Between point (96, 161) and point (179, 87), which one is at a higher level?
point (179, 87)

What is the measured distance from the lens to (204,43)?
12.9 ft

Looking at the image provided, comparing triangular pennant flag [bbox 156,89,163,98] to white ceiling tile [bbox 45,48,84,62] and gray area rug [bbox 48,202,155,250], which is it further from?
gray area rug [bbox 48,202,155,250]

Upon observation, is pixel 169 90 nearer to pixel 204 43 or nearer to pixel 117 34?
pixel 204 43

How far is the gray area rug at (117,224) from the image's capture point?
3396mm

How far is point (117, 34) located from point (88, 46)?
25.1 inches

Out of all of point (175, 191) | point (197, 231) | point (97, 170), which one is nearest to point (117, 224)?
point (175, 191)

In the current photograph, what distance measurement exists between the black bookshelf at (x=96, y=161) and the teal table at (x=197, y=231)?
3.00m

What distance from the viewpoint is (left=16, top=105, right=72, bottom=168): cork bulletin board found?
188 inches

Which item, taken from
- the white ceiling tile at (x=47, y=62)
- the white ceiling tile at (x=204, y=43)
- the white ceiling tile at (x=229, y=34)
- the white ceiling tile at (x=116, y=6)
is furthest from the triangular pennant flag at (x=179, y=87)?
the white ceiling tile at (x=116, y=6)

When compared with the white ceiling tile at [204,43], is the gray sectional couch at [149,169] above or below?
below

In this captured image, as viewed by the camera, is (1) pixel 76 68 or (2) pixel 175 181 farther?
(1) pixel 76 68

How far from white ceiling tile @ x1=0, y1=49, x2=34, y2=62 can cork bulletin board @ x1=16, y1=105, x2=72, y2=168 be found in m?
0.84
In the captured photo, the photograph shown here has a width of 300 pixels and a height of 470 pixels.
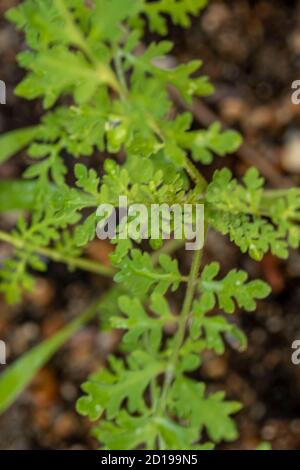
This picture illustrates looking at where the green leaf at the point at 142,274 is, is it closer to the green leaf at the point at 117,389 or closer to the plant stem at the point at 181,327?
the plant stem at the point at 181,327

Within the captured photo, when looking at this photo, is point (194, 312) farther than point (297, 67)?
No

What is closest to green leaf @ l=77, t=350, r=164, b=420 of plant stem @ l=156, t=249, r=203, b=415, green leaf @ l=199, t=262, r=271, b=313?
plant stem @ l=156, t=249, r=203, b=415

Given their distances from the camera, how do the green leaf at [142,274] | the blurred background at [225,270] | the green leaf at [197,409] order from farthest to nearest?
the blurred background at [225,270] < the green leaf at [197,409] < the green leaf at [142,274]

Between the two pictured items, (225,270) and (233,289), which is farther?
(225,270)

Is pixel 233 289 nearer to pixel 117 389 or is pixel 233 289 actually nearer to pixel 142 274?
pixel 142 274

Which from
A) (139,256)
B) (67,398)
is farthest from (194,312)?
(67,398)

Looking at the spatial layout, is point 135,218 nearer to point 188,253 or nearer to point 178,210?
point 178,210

--

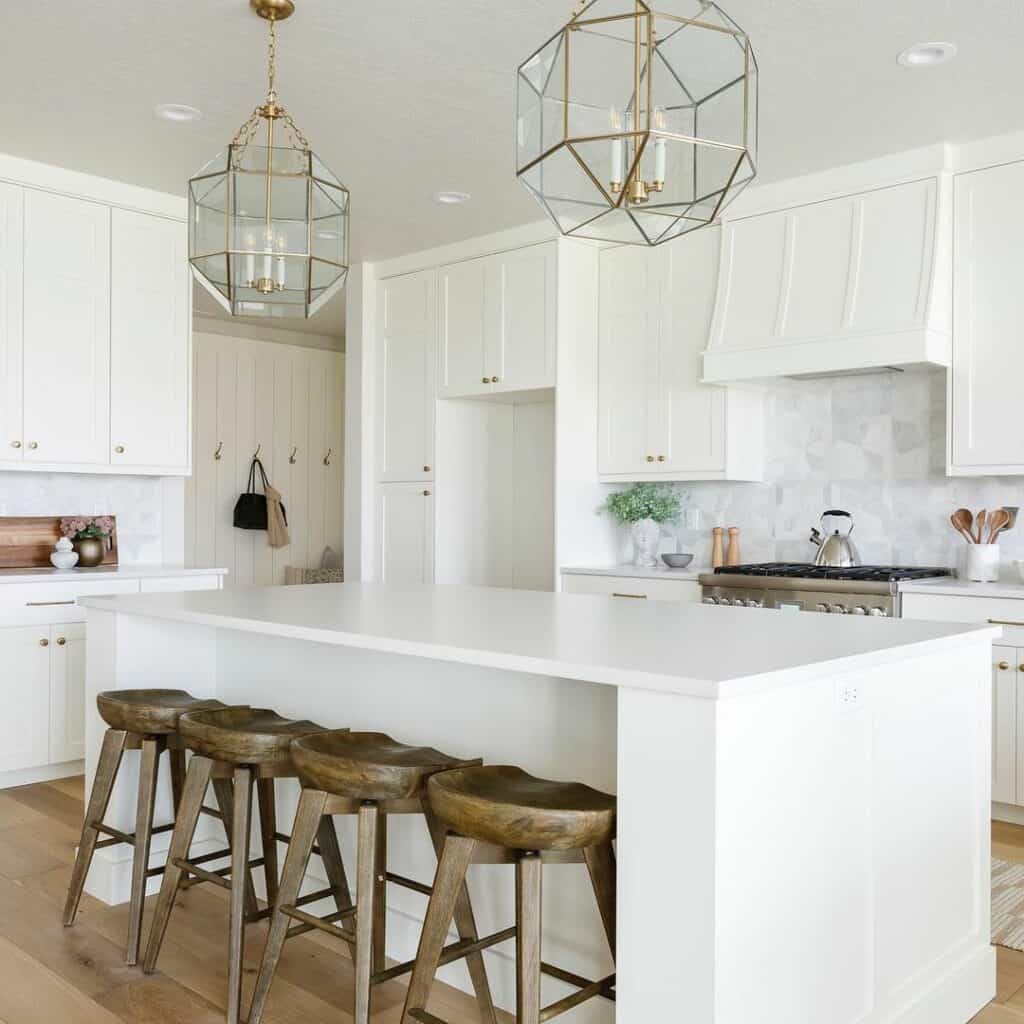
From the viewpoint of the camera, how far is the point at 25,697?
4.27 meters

EXERCISE INSTRUCTIONS: Rewrite as a numbered list the lines above, starting at the line that contains "From the viewpoint of" and ending at the line that contains "4.27 meters", and omit any blank lines.

OUTPUT FOR THIS EXERCISE:
1. From the viewpoint of the camera, how far is the point at 25,697?
2. 4.27 meters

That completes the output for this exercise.